私だけのスーパーマン
「まあ…来ないとは思ってたけど!
でも、連絡くらいしないさいよ。
ってか電話に出なさいよ!
メールの返信しなさいよ!」
後ろの方でまあまあ…と綾をなだめてる声が聞こえる。
「うん…そうだよね。
ごめん。
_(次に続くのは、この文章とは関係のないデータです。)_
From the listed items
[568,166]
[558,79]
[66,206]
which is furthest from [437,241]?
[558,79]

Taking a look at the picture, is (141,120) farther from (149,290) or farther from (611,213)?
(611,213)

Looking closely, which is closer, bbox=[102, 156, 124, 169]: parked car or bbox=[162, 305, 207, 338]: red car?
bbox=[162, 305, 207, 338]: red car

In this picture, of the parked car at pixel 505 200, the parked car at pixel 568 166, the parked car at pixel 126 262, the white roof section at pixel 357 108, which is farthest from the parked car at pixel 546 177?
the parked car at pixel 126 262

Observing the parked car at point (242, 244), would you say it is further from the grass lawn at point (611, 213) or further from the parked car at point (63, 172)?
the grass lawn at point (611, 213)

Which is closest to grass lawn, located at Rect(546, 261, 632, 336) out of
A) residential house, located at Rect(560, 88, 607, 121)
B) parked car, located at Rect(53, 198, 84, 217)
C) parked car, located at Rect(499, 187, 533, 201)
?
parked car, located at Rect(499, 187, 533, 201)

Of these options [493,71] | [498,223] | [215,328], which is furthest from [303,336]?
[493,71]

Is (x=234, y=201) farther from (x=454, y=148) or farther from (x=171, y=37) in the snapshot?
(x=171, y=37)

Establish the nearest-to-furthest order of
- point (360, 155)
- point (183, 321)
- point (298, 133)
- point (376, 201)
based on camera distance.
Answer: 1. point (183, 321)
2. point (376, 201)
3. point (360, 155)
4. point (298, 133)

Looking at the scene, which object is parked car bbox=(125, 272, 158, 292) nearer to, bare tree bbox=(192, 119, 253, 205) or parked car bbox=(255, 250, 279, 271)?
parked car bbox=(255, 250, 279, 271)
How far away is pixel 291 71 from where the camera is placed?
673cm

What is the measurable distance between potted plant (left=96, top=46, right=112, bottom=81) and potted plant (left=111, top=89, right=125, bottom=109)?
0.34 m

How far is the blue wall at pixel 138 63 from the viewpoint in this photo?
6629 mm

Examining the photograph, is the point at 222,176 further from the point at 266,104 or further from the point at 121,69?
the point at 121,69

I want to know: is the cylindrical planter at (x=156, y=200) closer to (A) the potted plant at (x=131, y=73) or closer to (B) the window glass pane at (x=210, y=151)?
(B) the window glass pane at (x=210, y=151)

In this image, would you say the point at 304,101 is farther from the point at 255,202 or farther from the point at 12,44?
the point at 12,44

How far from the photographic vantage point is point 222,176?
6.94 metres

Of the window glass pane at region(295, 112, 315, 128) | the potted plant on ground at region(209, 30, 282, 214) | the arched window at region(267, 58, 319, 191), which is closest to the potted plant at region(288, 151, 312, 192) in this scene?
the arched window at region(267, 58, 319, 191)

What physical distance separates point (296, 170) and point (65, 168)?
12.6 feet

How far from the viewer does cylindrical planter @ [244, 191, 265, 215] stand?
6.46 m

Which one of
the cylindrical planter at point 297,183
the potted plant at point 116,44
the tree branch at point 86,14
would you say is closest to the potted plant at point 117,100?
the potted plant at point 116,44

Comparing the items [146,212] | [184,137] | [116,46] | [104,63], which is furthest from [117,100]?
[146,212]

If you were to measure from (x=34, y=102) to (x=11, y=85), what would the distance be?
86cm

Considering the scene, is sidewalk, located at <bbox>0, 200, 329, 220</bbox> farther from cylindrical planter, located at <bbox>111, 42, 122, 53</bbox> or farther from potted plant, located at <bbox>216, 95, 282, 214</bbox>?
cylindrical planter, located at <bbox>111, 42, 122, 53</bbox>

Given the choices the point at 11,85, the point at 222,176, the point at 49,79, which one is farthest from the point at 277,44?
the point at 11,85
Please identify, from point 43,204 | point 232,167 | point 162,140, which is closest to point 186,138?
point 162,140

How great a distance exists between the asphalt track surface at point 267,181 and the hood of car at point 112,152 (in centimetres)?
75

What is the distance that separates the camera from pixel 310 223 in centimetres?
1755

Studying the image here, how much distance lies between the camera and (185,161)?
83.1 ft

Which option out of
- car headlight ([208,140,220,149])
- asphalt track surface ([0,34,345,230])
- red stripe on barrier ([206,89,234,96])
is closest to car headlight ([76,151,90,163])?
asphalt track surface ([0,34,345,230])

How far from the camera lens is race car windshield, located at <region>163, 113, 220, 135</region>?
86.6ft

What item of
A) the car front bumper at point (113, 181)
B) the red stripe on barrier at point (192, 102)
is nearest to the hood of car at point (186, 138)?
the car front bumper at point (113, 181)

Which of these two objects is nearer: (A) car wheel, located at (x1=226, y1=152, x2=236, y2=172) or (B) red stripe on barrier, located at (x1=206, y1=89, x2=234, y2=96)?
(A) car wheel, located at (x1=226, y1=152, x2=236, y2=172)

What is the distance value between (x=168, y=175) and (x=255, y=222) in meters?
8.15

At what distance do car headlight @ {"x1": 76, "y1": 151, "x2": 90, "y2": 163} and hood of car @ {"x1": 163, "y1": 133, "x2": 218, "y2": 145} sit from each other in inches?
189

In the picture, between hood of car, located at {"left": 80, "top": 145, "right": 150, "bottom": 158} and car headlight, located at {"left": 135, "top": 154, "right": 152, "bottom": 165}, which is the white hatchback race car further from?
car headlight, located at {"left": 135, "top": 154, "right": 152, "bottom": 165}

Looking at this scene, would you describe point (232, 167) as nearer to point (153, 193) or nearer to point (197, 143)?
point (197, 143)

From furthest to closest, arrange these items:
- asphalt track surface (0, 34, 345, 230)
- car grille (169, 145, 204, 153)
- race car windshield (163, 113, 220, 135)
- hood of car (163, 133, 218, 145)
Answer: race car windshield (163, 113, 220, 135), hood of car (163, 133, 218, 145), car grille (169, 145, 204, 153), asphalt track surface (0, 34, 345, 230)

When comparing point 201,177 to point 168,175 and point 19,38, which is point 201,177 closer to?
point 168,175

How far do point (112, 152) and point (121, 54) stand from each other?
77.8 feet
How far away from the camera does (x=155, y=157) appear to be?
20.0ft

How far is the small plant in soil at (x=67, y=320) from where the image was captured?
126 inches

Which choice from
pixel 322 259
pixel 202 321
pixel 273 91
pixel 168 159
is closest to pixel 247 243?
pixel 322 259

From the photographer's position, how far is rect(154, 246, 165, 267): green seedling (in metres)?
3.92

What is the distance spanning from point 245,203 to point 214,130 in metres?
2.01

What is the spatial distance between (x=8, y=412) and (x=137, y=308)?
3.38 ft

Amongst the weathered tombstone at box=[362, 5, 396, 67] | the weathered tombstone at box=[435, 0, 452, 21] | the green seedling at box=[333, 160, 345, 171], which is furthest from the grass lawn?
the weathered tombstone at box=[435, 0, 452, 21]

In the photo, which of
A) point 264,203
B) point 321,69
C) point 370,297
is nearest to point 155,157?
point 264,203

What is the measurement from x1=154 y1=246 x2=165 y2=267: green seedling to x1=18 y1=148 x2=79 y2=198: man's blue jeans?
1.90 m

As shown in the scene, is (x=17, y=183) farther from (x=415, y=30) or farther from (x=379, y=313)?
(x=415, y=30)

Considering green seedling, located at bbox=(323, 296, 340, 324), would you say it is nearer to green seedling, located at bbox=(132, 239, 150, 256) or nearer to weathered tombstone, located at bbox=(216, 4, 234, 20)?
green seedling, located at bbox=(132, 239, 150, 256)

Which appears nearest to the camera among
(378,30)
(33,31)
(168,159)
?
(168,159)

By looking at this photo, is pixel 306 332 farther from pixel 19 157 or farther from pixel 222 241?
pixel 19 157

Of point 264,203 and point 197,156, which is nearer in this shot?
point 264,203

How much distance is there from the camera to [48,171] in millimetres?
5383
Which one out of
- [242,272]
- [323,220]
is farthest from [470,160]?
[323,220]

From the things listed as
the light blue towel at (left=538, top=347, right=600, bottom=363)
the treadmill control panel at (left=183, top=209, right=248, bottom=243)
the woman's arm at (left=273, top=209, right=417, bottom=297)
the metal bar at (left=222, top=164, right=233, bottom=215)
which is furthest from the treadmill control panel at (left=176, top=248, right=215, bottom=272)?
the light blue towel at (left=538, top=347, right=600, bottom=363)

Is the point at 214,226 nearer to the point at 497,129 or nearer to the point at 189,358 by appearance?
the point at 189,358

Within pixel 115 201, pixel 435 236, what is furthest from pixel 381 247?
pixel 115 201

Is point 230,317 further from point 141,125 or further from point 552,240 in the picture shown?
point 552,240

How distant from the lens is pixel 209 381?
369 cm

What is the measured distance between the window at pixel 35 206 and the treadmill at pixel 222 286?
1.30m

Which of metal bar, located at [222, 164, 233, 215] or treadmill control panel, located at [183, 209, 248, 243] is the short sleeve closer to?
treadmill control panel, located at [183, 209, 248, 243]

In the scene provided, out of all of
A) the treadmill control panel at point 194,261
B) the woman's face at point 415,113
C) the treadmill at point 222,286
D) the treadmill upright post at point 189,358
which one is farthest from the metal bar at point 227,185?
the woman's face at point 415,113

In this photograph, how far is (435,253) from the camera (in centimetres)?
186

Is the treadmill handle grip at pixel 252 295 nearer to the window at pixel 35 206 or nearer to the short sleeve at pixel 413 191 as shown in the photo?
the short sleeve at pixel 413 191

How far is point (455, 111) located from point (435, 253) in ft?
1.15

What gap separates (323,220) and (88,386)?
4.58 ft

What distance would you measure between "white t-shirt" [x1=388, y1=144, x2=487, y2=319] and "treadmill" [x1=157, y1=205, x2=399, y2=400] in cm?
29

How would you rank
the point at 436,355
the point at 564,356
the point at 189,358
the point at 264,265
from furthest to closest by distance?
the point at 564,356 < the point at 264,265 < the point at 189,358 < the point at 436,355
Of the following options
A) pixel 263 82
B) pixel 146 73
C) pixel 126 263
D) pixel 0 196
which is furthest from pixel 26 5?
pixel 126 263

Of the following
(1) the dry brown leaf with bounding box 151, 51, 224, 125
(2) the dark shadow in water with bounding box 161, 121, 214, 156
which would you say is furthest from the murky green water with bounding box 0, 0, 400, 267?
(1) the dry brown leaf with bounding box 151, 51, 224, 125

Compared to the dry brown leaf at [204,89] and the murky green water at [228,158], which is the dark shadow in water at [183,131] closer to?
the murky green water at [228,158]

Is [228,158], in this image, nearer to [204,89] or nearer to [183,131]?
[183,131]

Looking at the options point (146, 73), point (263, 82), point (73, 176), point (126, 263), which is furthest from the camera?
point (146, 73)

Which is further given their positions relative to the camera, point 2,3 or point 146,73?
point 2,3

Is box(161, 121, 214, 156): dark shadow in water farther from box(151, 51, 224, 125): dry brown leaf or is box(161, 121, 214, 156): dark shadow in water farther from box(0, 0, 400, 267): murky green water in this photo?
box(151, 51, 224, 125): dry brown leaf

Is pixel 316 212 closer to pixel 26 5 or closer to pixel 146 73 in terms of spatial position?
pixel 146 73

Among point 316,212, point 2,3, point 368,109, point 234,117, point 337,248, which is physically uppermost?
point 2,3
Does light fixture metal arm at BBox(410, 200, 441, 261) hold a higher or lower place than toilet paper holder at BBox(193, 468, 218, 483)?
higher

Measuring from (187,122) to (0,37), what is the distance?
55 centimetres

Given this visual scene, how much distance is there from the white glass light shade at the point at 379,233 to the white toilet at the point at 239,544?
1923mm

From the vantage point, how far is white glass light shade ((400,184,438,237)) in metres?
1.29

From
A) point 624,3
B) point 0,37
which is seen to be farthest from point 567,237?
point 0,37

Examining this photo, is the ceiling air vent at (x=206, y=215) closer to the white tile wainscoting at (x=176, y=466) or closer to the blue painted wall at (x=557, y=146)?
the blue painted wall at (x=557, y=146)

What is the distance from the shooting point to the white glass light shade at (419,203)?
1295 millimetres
綾」
ふと、顔をあげると鏡に映る自分と目が合う。
ふっ…思わず笑ってしまった。
私、なんて顔してるんだろ。
この世で自分が1番不幸です、みたいな顔。
惨めな顔。
ありえない。
今…誰にも会えない。
それくらいヒドイ顔をしていた。
「いつまでウジウジしてんの?まったく。
あんたがウジウジしたって何も変わらないでしょ?
違う?あたしの言ってること間違ってる?
あんたがウジウジして、奥寺の家庭は元通りになる?
ならないでしょ?
ね、すみれ。
これは紛れもなく、現実なのよ。
夢とは違う。
現実には始まりもなければ終わりもない。
だから辛いことに終わりは来ないかもしれない。
でも時が経てば何もかも忘れられるよ。
みんな、待ってるから。
早く…大学来なさいよ」
綾はそれだけ言って私の言葉を待たずに電話を切った。